We parked at the Visitor Center in the park, got our recommendations from the ranger, and took the free park shuttle to one of the top lookouts, Bryce Point. We took a few pictures and then opted to add on to the itinerary we had been given, hiking 1.5 miles along the Rim Trail to the next lookout, Inspiration Point. We made quick time and continued along 0.7 miles to Sunset Point, and then another 0.5 miles to Sunrise Point. There, we descended the Queen’s Garden Trail, which took us into the hoodoos (spire-looking rock formations) that we had seen from above. This was a really cool route to take, and the views only got more spectacular as we traveled more of the 2.4 miles and connected with the Navajo Loop Trail. We couldn’t have imagined how intricate and wondrous the inside of those structures were from above, and it was truly breathtaking to get to experience it from below, even if the final hike up back to Sunset Point was pretty strenuous. The entire hike was supposed to be a 600 foot climb, but it seemed like 550 of those feet came in the last 0.2 miles of the Navajo Loop.
Feeling thoroughly accomplished, we took the shuttle bus out to Ruby’s Inn, where we ate burgers (garden for Arielle) and fries at the diner. This was hardly our most exciting meal of the trip, but we were hungry and needed some fuel. The only thing we hadn’t done yet that was recommended by the ranger was drive the length of the 17-mile scenic road to Rainbow Point, stopping at Natural Bridge, which is actually an arch, along the way. The view was impressive, but didn’t compare to actually being down in the canyons and hoodoos.
The same was true for the Natural Bridge on the way back, which is actually an arch. We drove out of the park and stopped at the same ice cream place we had the day before, this time opting to split a single giant scoop of the Orange Cremo flavor.
We bought a few groceries from Ruby’s Inn, watching with amazement as one man purchasing beer screamed at the cashier who tried to put his case in a plastic bag because he hated plastic.

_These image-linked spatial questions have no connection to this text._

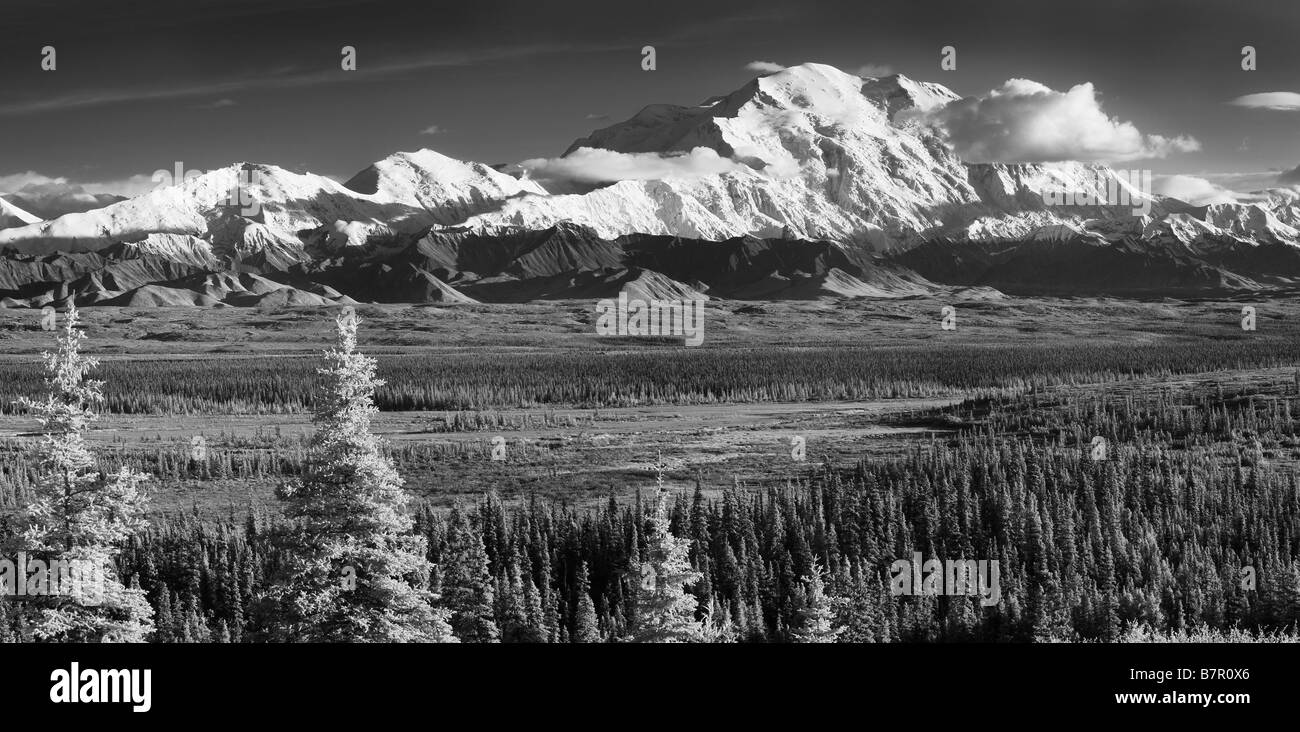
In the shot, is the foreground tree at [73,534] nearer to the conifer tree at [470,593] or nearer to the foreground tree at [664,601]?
the conifer tree at [470,593]

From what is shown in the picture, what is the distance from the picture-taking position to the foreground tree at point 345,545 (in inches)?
800

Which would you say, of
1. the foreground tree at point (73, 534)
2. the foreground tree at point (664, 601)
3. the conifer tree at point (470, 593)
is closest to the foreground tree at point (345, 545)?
the foreground tree at point (73, 534)

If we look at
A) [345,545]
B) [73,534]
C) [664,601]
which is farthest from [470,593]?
[73,534]

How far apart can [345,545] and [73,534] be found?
5.30m

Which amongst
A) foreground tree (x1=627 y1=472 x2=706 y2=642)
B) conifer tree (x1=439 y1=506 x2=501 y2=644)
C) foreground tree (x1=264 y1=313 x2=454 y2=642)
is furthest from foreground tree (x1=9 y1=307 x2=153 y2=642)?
foreground tree (x1=627 y1=472 x2=706 y2=642)

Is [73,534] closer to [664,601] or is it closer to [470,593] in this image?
[664,601]

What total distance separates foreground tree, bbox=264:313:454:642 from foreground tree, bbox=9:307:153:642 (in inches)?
124

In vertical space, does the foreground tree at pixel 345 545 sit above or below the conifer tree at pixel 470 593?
above

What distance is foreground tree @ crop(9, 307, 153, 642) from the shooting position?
67.5ft

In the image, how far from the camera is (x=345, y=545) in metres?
20.3

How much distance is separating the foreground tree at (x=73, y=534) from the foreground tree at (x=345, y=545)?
314cm

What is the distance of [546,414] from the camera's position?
10088 cm
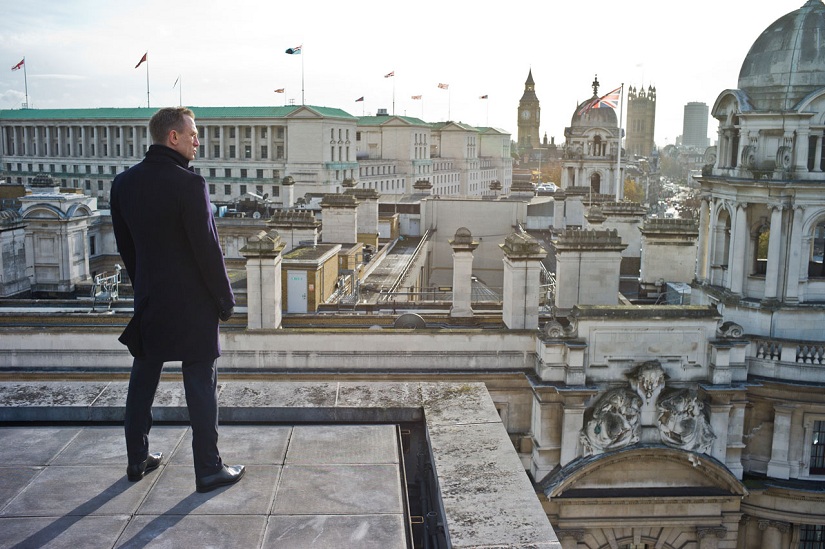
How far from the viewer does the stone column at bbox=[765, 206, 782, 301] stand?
2347 cm

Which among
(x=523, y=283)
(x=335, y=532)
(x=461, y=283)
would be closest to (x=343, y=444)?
(x=335, y=532)

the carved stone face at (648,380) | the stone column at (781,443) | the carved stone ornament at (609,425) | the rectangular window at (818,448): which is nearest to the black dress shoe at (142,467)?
the carved stone ornament at (609,425)

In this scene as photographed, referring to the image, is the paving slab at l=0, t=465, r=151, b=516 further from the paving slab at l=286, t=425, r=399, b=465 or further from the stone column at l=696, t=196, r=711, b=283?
the stone column at l=696, t=196, r=711, b=283

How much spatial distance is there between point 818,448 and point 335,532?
63.9 ft

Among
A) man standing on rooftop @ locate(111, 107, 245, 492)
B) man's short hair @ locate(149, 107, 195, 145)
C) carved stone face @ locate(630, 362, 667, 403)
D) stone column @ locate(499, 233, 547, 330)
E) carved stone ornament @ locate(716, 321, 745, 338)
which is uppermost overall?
man's short hair @ locate(149, 107, 195, 145)

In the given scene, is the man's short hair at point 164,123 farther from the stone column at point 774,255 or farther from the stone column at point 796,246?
the stone column at point 796,246

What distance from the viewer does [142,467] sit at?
23.2 ft

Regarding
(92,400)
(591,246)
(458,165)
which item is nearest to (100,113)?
(458,165)

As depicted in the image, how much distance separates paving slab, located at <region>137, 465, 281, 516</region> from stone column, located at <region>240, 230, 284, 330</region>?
48.8ft

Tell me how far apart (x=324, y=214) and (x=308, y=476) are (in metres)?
28.9

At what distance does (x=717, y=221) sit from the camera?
25641mm

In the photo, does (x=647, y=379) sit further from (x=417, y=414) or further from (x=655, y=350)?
(x=417, y=414)

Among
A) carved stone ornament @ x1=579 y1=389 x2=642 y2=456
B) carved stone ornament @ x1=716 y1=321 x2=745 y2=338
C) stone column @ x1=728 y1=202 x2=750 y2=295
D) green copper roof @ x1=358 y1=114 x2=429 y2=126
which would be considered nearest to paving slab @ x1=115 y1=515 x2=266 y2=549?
carved stone ornament @ x1=579 y1=389 x2=642 y2=456

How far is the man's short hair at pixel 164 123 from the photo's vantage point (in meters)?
7.15
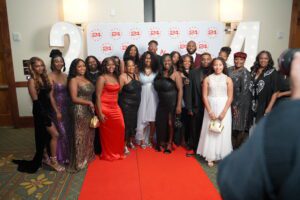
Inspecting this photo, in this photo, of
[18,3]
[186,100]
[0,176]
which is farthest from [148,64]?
[18,3]

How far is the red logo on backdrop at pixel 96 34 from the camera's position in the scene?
4820mm

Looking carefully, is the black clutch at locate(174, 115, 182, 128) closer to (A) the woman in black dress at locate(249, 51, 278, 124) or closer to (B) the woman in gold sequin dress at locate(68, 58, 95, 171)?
(A) the woman in black dress at locate(249, 51, 278, 124)

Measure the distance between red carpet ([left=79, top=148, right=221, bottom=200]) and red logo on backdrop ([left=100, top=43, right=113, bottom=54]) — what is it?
2068 millimetres

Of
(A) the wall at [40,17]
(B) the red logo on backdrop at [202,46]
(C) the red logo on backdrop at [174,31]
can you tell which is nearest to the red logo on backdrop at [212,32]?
(B) the red logo on backdrop at [202,46]

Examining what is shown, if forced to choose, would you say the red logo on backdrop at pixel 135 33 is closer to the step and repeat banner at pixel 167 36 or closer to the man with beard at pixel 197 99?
the step and repeat banner at pixel 167 36

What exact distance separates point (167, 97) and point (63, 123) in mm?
1430

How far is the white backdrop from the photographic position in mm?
4844

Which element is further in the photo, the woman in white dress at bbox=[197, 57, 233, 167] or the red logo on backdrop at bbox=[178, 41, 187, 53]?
the red logo on backdrop at bbox=[178, 41, 187, 53]

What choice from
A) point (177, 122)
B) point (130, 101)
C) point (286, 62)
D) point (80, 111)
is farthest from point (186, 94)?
point (286, 62)

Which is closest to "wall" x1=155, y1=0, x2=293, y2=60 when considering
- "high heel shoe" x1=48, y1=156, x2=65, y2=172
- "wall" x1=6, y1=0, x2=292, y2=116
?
"wall" x1=6, y1=0, x2=292, y2=116

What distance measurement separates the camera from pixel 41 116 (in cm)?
315

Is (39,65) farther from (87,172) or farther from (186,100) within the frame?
(186,100)

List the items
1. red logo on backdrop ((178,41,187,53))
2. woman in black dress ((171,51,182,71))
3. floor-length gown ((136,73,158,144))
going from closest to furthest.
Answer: floor-length gown ((136,73,158,144)) → woman in black dress ((171,51,182,71)) → red logo on backdrop ((178,41,187,53))

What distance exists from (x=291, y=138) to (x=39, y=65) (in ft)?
9.75
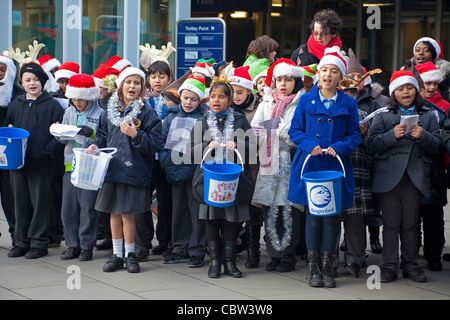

He wasn’t getting that the cashier was simply trying to follow Utah law that alcohol can’t be carried openly, and his dramatic reaction was a bit much. We got on the road to make the hour and twenty minute trip back to Brian Head, which was similarly slowed briefly when we ran into that same herd of sheep again grazing in the same spot and taking ownership over the road. We stopped just a few miles from the condo to look at Cedar Breaks National Monument, which was just off the main road and provided similarly magnificent views to what we had been seeing throughout our time in Utah.
We had a low-key evening, cooking frozen cod fillets and carrots for dinner and getting to bed early again for our final National Park of this leg of the trip the next morning.